### READING TEXT
Brazilian Senate set to launch Rousseff impeachment

BRASÍLIA (AFP) - 
Brazilian President Dilma Rousseff was only hours from possibly being suspended at the start of an impeachment trial Wednesday in a political crisis paralyzing Latin America's largest country.
Her government lawyer lodged a last-ditch appeal with the Supreme Court on Tuesday, but it was unclear whether the court would even respond in time.
Barring a dramatic twist in events, the Senate was to start debating impeachment at approximately 9:00 am (1200 GMT), with voting expected either late at night or in the early hours of Thursday.
A majority of more than half of the senators in the 81-member chamber would trigger the opening of a trial and Rousseff's automatic suspension for up to six months. In the final judgement, removing her from office would require a two-thirds majority.
She is accused of breaking budgetary laws by taking loans to boost public spending and mask the sinking state of the economy during her tight 2014 re-election campaign.
Rousseff says the accounting maneuvers were standard practice for many governments in the past and describes the impeachment as a coup mounted by her vice president, Michel Temer, who will take over if she is suspended.
A onetime Marxist guerrilla tortured under Brazil's military dictatorship in the 1970s, Rousseff therefore faces possibly her final day in power Wednesday.
Her official agenda released daily to the public contained a solitary item: "Internal paperwork."
- Fight to the end -
Temer, whose center-right PMDB party broke off its uneasy partnership Rousseff's leftist Workers' Party, has already prepared a new government, saying his priority will be to take action on the moribund economy, now in its worst recession for decades.
Rousseff vows to resist.
"I am going to fight with all my strength, using all means available," she told a women's forum in Brasilia on Tuesday.
Rousseff called her opponents "people (who) can't win the presidency through a popular vote" and claimed they had a "project to dismantle" social gains made by millions of poor during 13 years of Workers' Party rule.
In an effort to cripple Temer's ambitions, Rousseff allies went to the top electoral court asking that the probable acting president be barred from appointing his own ministers, Folha newspaper reported late Tuesday.

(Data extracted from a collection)
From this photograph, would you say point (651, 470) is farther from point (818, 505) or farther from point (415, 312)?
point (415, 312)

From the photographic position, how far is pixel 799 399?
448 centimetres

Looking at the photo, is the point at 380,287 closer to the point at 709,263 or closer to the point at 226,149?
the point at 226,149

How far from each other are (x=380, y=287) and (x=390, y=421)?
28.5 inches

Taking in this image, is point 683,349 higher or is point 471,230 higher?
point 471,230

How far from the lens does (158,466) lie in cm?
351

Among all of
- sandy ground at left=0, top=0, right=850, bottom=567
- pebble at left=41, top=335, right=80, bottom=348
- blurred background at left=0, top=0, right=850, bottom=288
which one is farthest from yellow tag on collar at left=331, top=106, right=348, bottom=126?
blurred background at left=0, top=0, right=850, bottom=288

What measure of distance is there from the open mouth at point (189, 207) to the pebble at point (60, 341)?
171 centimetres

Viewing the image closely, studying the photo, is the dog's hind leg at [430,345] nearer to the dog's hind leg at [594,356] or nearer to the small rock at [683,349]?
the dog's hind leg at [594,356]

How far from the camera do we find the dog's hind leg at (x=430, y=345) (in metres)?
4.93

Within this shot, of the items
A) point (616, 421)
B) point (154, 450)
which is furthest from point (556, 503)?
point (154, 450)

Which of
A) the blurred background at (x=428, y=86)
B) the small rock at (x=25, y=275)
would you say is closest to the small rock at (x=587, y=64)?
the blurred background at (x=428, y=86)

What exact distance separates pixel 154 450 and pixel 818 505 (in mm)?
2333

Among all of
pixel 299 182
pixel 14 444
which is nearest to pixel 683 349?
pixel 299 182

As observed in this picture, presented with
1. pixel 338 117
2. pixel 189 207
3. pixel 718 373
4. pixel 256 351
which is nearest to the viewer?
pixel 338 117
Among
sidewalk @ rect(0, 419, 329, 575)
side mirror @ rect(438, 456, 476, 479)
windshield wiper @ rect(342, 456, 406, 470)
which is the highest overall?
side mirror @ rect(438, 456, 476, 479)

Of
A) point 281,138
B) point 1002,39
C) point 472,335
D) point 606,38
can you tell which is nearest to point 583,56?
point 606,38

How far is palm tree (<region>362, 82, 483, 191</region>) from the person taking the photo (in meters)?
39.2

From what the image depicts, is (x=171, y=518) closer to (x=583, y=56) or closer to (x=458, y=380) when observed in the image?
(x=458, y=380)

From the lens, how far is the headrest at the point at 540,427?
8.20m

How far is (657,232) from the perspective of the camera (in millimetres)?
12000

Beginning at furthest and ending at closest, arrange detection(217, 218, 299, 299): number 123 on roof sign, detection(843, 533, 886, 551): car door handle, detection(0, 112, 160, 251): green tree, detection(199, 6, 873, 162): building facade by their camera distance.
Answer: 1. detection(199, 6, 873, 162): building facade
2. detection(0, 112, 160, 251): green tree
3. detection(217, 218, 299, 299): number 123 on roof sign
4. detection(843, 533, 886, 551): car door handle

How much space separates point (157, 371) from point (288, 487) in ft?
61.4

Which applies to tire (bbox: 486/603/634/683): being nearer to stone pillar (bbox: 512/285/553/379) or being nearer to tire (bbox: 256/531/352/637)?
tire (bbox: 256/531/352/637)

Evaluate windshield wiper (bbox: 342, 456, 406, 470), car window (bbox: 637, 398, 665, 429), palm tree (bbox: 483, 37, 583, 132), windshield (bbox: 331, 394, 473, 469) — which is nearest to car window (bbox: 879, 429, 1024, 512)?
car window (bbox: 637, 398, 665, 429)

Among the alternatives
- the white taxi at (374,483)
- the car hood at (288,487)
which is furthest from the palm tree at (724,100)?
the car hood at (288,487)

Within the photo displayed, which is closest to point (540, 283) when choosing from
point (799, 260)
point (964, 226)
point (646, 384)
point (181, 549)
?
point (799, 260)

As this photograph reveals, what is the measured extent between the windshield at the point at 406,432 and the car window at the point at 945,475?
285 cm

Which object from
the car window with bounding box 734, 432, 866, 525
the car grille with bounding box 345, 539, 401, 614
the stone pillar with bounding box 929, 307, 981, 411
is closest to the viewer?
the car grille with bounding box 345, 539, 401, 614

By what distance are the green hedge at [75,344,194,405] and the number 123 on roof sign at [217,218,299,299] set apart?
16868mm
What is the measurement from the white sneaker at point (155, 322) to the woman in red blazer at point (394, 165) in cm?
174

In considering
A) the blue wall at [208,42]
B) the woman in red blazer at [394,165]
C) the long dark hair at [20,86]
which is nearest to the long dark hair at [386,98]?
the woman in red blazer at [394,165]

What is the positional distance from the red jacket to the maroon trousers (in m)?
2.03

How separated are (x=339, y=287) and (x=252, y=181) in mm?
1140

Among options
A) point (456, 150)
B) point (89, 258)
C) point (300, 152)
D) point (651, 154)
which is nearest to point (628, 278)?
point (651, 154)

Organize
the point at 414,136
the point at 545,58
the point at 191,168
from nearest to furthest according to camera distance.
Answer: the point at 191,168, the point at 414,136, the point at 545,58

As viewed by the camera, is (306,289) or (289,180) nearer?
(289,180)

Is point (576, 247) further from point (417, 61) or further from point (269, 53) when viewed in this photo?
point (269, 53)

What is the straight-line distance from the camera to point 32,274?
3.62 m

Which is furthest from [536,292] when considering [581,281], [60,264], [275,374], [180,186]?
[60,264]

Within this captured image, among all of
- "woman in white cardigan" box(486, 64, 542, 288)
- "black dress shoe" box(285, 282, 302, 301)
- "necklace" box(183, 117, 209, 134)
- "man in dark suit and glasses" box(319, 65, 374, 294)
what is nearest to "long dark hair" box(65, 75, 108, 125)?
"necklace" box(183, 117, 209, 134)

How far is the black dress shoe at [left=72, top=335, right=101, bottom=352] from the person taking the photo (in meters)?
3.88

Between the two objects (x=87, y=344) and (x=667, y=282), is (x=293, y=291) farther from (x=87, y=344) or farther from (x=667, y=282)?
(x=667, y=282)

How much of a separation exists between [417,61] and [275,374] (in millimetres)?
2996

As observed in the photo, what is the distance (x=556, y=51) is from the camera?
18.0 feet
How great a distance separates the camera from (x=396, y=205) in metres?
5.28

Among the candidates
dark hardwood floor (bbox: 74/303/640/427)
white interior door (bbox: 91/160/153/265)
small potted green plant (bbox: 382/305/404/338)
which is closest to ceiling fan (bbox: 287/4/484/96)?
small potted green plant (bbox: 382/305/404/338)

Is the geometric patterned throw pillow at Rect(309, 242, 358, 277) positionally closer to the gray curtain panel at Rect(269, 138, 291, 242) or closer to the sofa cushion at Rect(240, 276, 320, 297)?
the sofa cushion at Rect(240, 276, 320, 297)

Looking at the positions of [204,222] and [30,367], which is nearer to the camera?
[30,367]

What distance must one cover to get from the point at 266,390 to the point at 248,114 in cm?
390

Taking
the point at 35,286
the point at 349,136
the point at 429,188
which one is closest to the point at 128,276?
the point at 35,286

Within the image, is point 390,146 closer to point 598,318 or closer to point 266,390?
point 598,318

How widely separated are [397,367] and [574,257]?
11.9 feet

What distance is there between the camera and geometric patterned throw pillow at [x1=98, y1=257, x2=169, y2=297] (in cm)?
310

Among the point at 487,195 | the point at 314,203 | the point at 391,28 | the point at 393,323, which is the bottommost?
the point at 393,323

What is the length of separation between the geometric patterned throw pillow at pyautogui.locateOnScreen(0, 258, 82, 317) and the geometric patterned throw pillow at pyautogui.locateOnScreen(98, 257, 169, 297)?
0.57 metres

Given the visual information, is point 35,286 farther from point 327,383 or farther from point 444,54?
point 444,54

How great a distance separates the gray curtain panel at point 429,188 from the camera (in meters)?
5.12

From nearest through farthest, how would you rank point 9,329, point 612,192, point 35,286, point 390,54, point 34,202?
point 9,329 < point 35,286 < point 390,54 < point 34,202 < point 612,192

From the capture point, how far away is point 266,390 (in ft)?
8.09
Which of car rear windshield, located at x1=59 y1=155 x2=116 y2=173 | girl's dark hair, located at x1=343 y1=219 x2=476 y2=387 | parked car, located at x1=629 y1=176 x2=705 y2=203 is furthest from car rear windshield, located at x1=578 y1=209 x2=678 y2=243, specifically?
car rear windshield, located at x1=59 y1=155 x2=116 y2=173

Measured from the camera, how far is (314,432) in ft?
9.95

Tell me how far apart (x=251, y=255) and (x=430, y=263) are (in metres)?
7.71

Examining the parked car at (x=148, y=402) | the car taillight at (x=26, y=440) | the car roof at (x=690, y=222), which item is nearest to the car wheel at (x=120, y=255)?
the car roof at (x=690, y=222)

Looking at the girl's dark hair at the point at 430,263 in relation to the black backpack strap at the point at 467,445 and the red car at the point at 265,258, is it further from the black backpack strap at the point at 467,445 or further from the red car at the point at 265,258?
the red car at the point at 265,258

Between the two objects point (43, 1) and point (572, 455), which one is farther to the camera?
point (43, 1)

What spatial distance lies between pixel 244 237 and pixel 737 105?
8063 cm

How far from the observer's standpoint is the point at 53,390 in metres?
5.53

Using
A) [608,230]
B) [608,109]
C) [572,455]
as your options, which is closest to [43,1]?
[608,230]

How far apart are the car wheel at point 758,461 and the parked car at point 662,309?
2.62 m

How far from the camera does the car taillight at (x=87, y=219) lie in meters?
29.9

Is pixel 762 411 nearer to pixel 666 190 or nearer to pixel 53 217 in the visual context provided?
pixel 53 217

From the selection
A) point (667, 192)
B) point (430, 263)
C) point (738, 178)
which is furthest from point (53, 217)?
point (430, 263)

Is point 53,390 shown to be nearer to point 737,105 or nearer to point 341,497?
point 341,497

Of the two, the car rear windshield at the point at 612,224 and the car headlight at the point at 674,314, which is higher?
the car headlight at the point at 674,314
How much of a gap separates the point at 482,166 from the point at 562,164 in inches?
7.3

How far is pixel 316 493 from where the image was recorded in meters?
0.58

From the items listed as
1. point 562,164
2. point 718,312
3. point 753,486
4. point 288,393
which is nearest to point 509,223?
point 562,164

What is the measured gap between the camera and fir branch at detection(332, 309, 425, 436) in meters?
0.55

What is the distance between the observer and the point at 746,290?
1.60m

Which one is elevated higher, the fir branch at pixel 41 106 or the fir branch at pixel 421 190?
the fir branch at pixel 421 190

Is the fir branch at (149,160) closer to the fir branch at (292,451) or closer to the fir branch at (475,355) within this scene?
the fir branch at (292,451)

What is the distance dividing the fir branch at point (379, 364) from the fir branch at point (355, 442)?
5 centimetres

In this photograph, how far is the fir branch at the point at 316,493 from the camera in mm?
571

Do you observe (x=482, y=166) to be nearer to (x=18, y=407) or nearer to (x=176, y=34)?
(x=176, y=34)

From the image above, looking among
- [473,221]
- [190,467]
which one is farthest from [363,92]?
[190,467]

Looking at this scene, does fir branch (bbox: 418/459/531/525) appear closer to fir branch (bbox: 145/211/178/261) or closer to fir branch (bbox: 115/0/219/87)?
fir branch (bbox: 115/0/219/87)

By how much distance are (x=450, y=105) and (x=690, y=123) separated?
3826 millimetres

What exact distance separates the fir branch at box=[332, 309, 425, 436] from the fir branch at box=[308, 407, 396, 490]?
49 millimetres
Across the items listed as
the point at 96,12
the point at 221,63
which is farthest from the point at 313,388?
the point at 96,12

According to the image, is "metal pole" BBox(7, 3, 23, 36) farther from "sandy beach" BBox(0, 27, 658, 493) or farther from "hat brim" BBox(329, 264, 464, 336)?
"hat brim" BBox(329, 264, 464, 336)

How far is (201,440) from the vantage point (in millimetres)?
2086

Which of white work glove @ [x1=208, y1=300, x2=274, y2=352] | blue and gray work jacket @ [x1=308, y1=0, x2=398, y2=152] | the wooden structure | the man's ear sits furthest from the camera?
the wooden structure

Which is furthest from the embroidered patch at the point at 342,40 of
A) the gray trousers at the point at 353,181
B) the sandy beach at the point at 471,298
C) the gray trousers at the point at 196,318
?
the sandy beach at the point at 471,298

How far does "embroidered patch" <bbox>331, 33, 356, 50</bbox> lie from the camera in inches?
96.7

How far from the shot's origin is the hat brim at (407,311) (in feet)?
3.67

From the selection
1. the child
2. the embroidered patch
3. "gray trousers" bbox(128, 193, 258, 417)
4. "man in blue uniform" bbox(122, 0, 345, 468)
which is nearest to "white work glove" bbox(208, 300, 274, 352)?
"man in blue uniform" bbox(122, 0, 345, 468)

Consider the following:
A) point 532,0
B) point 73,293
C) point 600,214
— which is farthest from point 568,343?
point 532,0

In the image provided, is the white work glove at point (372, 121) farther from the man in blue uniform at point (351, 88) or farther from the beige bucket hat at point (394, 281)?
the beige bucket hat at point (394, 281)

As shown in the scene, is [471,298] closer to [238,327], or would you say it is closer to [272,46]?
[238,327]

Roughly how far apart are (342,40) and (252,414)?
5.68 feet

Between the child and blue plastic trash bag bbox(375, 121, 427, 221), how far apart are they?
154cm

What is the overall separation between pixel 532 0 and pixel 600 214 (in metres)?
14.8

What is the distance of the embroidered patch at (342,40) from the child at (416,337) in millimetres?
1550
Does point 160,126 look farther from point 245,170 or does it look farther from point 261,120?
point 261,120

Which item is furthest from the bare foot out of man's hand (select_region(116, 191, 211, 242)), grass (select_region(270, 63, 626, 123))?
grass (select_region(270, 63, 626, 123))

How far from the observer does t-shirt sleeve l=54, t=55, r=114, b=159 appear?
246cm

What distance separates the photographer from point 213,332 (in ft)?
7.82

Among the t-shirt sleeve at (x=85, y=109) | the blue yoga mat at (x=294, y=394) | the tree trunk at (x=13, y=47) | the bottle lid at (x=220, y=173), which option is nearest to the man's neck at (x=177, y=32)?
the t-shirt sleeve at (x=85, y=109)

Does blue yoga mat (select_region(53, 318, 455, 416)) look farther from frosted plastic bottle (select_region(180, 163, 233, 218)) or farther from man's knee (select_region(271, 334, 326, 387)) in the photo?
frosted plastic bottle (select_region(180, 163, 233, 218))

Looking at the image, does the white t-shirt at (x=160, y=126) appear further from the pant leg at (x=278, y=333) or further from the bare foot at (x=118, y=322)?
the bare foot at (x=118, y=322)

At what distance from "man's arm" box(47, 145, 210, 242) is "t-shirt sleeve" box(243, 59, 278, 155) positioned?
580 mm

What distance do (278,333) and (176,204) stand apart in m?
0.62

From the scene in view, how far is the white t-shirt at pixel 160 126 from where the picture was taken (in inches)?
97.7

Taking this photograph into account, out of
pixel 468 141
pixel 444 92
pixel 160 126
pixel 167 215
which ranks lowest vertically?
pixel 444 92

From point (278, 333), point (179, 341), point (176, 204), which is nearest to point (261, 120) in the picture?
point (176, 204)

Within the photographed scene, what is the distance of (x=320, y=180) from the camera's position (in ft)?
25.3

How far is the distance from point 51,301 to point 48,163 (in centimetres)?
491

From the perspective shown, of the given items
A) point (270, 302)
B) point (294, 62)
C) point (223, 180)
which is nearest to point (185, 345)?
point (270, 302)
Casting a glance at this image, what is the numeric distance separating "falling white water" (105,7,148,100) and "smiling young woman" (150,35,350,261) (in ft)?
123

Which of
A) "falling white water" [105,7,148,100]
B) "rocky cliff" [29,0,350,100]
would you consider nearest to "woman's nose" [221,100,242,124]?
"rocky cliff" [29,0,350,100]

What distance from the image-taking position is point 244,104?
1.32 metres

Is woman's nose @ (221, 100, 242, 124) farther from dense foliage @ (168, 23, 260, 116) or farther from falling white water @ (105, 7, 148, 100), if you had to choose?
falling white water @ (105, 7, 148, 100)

### WHAT THIS EXERCISE ASKS
**A)** Answer these questions from the Rousseff impeachment article:
(i) At about what time was the Senate expected to begin debating impeachment?
(ii) For how long could a trial suspend Rousseff from office?
(iii) What single item appeared on her official agenda?
**B)** Extend the Rousseff impeachment article, picking up after its final sentence.
The listing plays no part in this work.

### ANSWERS TO THE EXERCISE
**A)**
(i) Approximately 9:00 am (1200 GMT).
(ii) Up to six months.
(iii) "Internal paperwork."

**B)**
However, analysts say Rousseff's fightback probably comes too late and that she had already burned many of her political bridges before the crisis erupted with an awkward style and inability to negotiate.
The country's first female president has also become deeply unpopular with most Brazilians, who blame her for presiding over the recession and a massive corruption scandal centered on the state oil company Petrobras.
- Barricade -
In an already chaotic week in which the interim speaker of the lower house tried to order the upper house to halt impeachment proceedings -- only to back down hours later -- there was no patching over the sprawling South American country's deep divisions.
Workers' Party faithful on Tuesday burned tires and blocked roads in Brasilia and in Sao Paulo in a potential taste of more street trouble to come.
Lawmaker Jose Guimaraes, a Rousseff ally, said that despite almost certain defeat in the initial Senate vote, the impeachment trial itself would be an all-out fight.
"We will have 180 days in the Senate, talking with every one of them, to get them to change their minds," he told journalists, warning that "our main fight today will be in the streets."
Police responded to heightened tension by building a huge metal barricade outside Congress in Brasilia to separate rival groups of protesters during the Senate vote. A separation corridor 80 meters (yards) wide and more than a kilometer (half a mile) long will also be enforced.
A square where major government institutions are located will be declared a "national security zone" made off-limits to the public, the Brasilia security authorities announced.
- Olympics worries -
A veteran center-right politician, Temer is also highly unpopular and would inherit the crumbling economy as well as a resentful left.
Although he has made no public pronouncements in the immediate run-up to the Senate vote, he has been negotiating with allies about ministerial posts and measures Congress would pass to try to breathe some life into the economy.
Stocks in Sao Paulo rose more than four percent as the markets bet that Rousseff was on her way out, to be replaced by a vice president seen as more business friendly.
The Senate impeachment trial could last months, running through the Olympics, which open in Rio de Janeiro on August 5 -- the first Games to be held in South America.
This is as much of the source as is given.